April 17, 2008 at 1:53 pm
Now I kinda understand why my Social Media Marketing is not really going me into places..^^..anyways great post!
April 18, 2008 at 5:47 am
Great words on the subject.
If I might add - not every product, service, or organization will have the scintillating buzz of the hottest YouTube videos either. Casting a toilet brush as the next great talking character on YouTube might not be the way to go for that company - and any pitch like that, will likely fall on deaf ears and play to blank stares.
The hardest thing to do in marketing, especially today with so many juicy new ideas floating around, is to pick the tool that will serve the client’s interest the best and to get them started. Paralysis by analysis has yet to yield any appreciable results!
April 20, 2008 at 9:18 pm
The good thing about the time and energy you need to spend on your social media efforts is that the requirements are not linear. Once you have established yourself as a top stumpbler or top digger it doesn’t matter whether you pull off one campaign per week or five per day.

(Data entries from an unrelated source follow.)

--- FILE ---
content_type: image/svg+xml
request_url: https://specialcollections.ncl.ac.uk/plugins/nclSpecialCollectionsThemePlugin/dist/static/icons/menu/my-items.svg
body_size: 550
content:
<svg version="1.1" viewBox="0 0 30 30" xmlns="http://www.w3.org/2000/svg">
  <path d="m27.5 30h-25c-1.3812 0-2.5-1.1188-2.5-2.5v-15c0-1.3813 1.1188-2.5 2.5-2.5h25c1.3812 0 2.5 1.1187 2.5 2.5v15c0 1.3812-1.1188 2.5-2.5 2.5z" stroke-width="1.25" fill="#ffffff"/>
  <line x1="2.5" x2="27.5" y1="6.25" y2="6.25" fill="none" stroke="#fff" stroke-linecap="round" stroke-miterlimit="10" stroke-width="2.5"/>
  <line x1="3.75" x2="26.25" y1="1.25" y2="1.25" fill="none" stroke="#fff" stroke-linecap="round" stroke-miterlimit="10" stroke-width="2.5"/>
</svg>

The more campaigns you pull off, the higher your ROI will be but the time necessary to reach the position to be able to pull off those campaigns will not rise.
May 20, 2008 at 4:40 pm
Jennifer– amazing post. I think all the same things, but you beat me to them… The other thing I would add is that people forget about the ‘long tail’ of social media: Once a site hits the top of Digg, get’s stumbled a bunch, etc– there are always millions of people who haven’t seen it yet. Optimize, tweak, analyze, etc as you continue to get traffic. Thoughts?